▶ _ARBEITSAUFTRAG_
Geben Sie aus dem folgenden Artikel über die Secure-Boot-Debatte den Abschnitt wortgetreu wieder, der mit den Worten „Red-Hat-Entwickler David Howells“ beginnt und mit „Code erfunden hat.“ endet.

▶ _SACHTEXT_
= = = = = = =

Bei der Secure-Boot-Unterstützung betreibe Red Hat "deepthroating" von Microsoft – mit diesen, wieder mal unverblümten und direkten Worten hat Linus Torvalds den Linux-Distributor auf der Mailingliste der Linux-Kernel-Entwickler kritisiert, nachdem ein Red-Hat-Entwickler die Secure-Boot-Unterstützung von Linux ausbauen wollte. Daraus entstand eine noch andauernde Diskussion, in der sich zahlreiche wichtige Kernel-Entwickler zur Secure-Boot-Unterstützung von Linux äußern.

Red-Hat-Entwickler David Howells hatte die Diskussion auf der LKML ausgelöst, als er eine Sammlung von Änderungen zur Integration in Linux 3.9 eingereicht hat. Damit könnte ein Linux-Kernel Binaries verifizieren, die Microsofts signiert hat. DerFedora-18-Kernel beispielsweise, der bei aktivem Secure Boot nur Kernel-Module lädt, die das Fedora-Projekt signiert hat, könnte dann auch Module mit Microsoft-Signatur laden. Der Linux-Kernel unterstützt derzeit Zertifikate nach dem Standard X.509, während Microsoft mit Authenticode eine eigene Technik zum Signieren von Code erfunden hat.

Mit den Erweiterungen könnten beispielsweise AMD und Nvidia die Kernel-Module ihrer Grafiktreiber von Microsoft signieren lassen, damit Distributionen wie Fedora die AMD- und Nvidia-Module auch bei aktivem Secure Boot laden. Auch für Systemtap-Module soll eine solche Möglichkeit interessant sein. Red Hat bietet selbst keinen Signatur-Service an; ein Entwickler stellte zudem klar, dass Red Hat keine von externen Stellen herangetragenen Module signieren werde. Bei der Diskussion über die vorgeschlagenen Änderungen von Howells erklärte Torvalds, der Kernel unterstütze mit X.509 bereits eine Technik zum Verifizieren von Signaturen – nur halt nicht die Technik, die Microsoft zum Signieren nutzt.

Mittlerweile ist die Diskussion eher zu einer allgemeinen Debatte um die Implikationen von Secure Boot und dessen Unterstützung durch den Linux-Kernel und Linux-Distributionen geworden. Einer der heiß diskutierten Punkte ist die Frage, ob der Linux-Kernel zur Unterstützung von Secure Boot selbst signiert sein muss und nur signierte Module laden darf, wie es Fedora 18 macht. Die Secure-Boot-Spezifikation schreibt nichts dergleichen vor.

= = = = = = =

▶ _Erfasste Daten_

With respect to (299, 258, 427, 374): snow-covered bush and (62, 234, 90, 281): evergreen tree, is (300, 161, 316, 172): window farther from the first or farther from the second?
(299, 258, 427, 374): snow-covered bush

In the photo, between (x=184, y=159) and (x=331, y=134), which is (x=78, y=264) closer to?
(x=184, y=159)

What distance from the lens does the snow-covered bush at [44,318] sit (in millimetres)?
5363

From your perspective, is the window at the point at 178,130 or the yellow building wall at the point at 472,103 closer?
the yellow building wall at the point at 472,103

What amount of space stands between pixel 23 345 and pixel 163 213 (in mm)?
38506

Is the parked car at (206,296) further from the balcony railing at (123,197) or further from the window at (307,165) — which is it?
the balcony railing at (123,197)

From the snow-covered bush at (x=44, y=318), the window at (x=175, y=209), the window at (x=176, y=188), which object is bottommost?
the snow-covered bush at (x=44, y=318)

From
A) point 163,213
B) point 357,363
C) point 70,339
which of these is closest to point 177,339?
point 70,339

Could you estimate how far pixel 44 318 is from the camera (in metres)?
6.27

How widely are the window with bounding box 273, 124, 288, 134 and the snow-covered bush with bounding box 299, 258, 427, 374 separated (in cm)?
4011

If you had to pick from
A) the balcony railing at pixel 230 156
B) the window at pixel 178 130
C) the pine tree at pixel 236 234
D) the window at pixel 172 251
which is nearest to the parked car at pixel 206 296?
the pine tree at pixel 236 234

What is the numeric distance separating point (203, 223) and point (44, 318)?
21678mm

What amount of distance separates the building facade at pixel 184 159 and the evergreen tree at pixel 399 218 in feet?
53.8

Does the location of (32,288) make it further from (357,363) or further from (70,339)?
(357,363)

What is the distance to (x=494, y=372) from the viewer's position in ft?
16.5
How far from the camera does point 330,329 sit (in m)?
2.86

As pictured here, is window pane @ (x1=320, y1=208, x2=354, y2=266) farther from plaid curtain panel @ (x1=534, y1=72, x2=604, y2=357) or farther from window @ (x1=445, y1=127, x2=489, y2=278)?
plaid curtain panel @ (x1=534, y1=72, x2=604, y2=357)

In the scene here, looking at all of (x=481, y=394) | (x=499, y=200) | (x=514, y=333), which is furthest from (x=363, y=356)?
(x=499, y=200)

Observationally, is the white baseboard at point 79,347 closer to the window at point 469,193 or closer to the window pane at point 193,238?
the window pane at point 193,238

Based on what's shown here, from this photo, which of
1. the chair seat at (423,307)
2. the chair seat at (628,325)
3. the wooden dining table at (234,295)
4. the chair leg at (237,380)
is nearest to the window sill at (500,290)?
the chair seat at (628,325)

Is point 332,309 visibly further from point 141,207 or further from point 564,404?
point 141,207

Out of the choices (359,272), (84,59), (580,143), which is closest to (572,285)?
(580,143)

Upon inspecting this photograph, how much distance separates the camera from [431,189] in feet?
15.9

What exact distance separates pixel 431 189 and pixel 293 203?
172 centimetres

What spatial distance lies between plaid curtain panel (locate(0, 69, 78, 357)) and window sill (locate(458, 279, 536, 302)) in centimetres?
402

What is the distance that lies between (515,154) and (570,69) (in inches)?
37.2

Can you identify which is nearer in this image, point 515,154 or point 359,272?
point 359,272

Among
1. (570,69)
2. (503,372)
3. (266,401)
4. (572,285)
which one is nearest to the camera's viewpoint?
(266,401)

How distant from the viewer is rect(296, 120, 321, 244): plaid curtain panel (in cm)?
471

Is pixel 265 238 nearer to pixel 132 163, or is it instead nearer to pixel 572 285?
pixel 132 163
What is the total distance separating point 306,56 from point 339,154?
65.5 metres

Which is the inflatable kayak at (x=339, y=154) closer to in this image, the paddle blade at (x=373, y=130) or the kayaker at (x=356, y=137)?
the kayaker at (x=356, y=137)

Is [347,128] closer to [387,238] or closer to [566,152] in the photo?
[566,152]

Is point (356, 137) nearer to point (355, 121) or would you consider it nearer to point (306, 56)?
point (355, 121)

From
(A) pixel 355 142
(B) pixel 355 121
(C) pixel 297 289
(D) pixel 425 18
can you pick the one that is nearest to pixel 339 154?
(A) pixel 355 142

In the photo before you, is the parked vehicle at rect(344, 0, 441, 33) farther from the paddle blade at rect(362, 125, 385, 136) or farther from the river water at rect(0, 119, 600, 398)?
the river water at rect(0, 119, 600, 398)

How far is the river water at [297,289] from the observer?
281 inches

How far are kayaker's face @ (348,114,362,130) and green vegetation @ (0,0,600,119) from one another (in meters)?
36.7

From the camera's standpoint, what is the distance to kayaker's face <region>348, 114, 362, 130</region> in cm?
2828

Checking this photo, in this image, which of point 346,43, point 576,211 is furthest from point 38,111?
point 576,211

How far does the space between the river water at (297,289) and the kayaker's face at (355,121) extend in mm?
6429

= = = = = = =

▶ _LÖSUNG_
Red-Hat-Entwickler David Howells hatte die Diskussion auf der LKML ausgelöst, als er eine Sammlung von Änderungen zur Integration in Linux 3.9 eingereicht hat. Damit könnte ein Linux-Kernel Binaries verifizieren, die Microsofts signiert hat. DerFedora-18-Kernel beispielsweise, der bei aktivem Secure Boot nur Kernel-Module lädt, die das Fedora-Projekt signiert hat, könnte dann auch Module mit Microsoft-Signatur laden. Der Linux-Kernel unterstützt derzeit Zertifikate nach dem Standard X.509, während Microsoft mit Authenticode eine eigene Technik zum Signieren von Code erfunden hat.